(Collection entries)
○ ○ ○ ○ ○ ○ ○

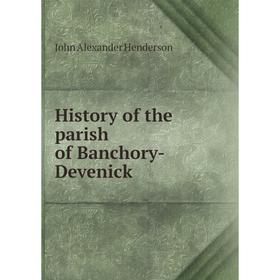 

Книга History of the parish of Banchory-Devenick. John Alexander Henderson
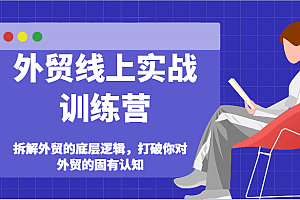 外贸线上实战训练营-拆解外贸的底层逻辑,打破你对外贸的固有认知
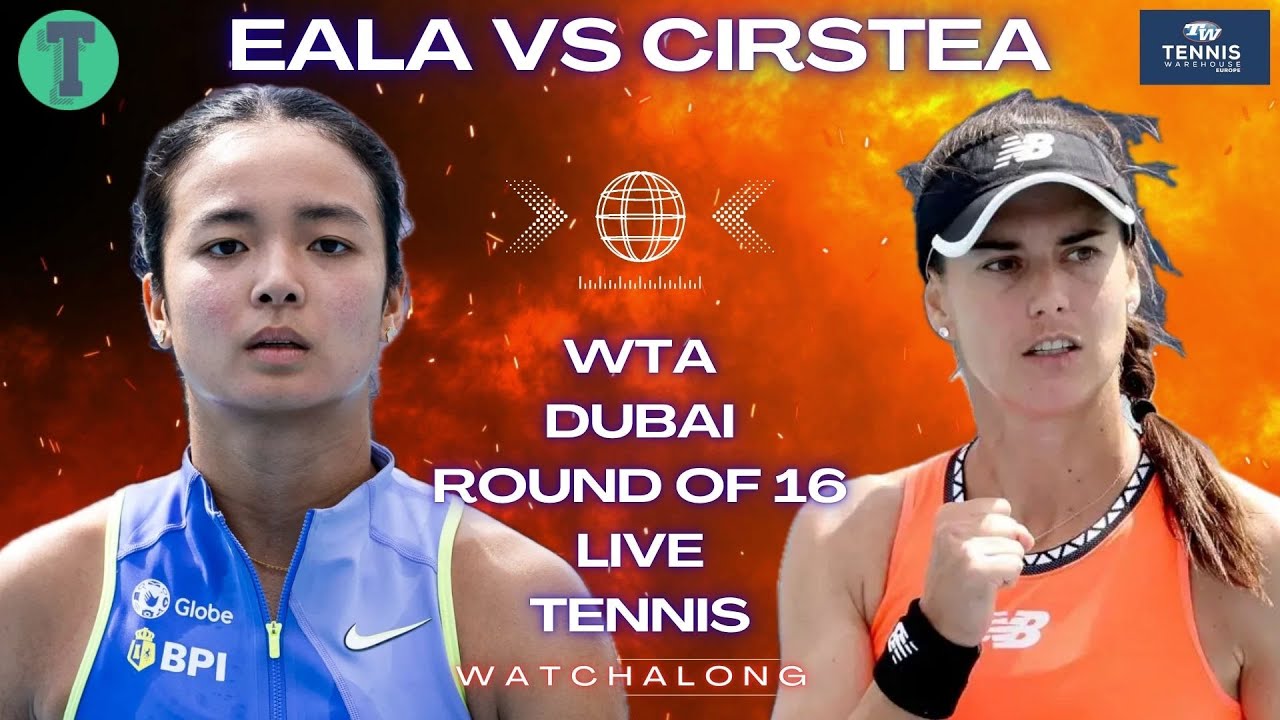 Alex Eala vs Sorana Cîrstea | WTA Dubai Round of 16 | LIVE TENNIS WATCHALONG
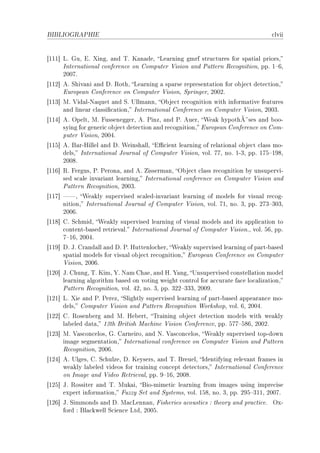 BIBLIOGRAPHIE                                                                      ™lvii


‘III“ vF quD iF ˆingD —nd „F u—n—deD ve—rning gmrf stru™tures for sp—ti—l priorsD
      sntern—tion—l ™onferen™e on gomputer †ision —nd €—ttern ‚e™ognitionD ppF I!TD
      PHHUF
‘IIP“ eF ƒhiv—ni —nd hF ‚othD ve—rning — sp—rse represent—tion for o˜je™t dete™tionD
      iurope—n gonferen™e on gomputer †isionD ƒpringerD PHHPF
‘IIQ“ wF †id—lEx—quet —nd ƒF …llm—nnD y˜je™t re™ognition with inform—tive fe—tures
      —nd line—r ™l—ssi(™—tionD sntern—tion—l gonferen™e on gomputer †isionD PHHQF
‘IIR“ eF ypeltD wF pusseneggerD eF €inzD —nd €F euerD ‡e—k hypothÃ¤ses —nd ˜ooE
      sying for generi™ o˜je™t dete™tion —nd re™ognitionD iurope—n gonferen™e on gomE
      puter †isionD PHHRF
‘IIS“ eF f—rErillel —nd hF ‡einsh—llD i0™ient le—rning of rel—tion—l o˜je™t ™l—ss moE
      delsD sntern—tion—l tourn—l of gomputer †isionD volF UUD noF IEQD ppF IUS!IWVD
      PHHVF
‘IIT“ ‚F pergusD €F €eron—D —nd eF isserm—nD y˜je™t ™l—ss re™ognition ˜y unsuperviE
      sed s™—le inv—ri—nt le—rningD sntern—tion—l ™onferen™e on gomputer †ision —nd
      €—ttern ‚e™ognitionD PHHQF
‘IIU“ D ‡e—kly supervised s™—ledEinv—ri—nt le—rning of models for visu—l re™ogE
      nitionD sntern—tion—l tourn—l of gomputer †isionD volF UID noF QD ppF PUQ!QHQD
      PHHTF
‘IIV“ gF ƒ™hmidD ‡e—kly supervised le—rning of visu—l models —nd its —ppli™—tion to
      ™ontentE˜—sed retriev—lF sntern—tion—l tourn—l of gomputer †isionFD volF STD ppF
      U!ITD PHHRF
‘IIW“ hF tF gr—nd—ll —nd hF €F ruttenlo™herD ‡e—kly supervised le—rning of p—rtE˜—sed
      sp—ti—l models for visu—l o˜je™t re™ognitionD iurope—n gonferen™e on gomputer
      †isionD PHHTF
‘IPH“ tF ghungD „F uimD ‰F x—m gh—eD —nd rF ‰—ngD …nsupervised ™onstell—tion model
      le—rning —lgorithm ˜—sed on voting weight ™ontrol for —™™ur—te f—™e lo™—liz—tionD
      €—ttern ‚e™ognitionD volF RPD noF QD ppF QPP!QQQD PHHWF
‘IPI“ vF ˆie —nd €F €erezD ƒlightly supervised le—rning of p—rtE˜—sed —ppe—r—n™e moE
      delsD gomputer †ision —nd €—ttern ‚e™ognition ‡orkshopD volF TD PHHRF
‘IPP“ gF ‚osen˜erg —nd wF re˜ertD „r—ining o˜je™t dete™tion models with we—kly
      l—˜eled d—t—D IQth fritish w—™hine †ision gonferen™eD ppF SUU!SVTD PHHPF
‘IPQ“ wF †—s™on™elosD qF g—rneiroD —nd xF †—s™on™elosD ‡e—kly supervised topEdown
      im—ge segment—tionD sntern—tion—l ™onferen™e on gomputer †ision —nd €—ttern
      ‚e™ognitionD PHHTF
‘IPR“ eF …lgesD gF ƒ™hulzeD hF ueysersD —nd „F freuelD sdentifying relev—nt fr—mes in
      we—kly l—˜eled videos for tr—ining ™on™ept dete™torsD sntern—tion—l gonferen™e
      on sm—ge —nd †ideo ‚etriev—lD ppF W!ITD PHHVF
‘IPS“ tF ‚ossiter —nd „F wuk—iD fioEmimeti™ le—rning from im—ges using impre™ise
      expert inform—tionD puzzy ƒet —nd ƒystemsD volF ISVD noF QD ppF PWS!QIID PHHUF
‘IPT“ tF ƒimmonds —nd hF w—™venn—nD pisheries —™ousti™s X theory —nd pr—™ti™eF yxE
      ford X fl—™kwell ƒ™ien™e vtdD PHHSF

○ ○ ○ ○ ○ ○ ○

Task details: State how many lines in the rows above contain the string "PHHQF". Reply with the number alone.

Finished task: 2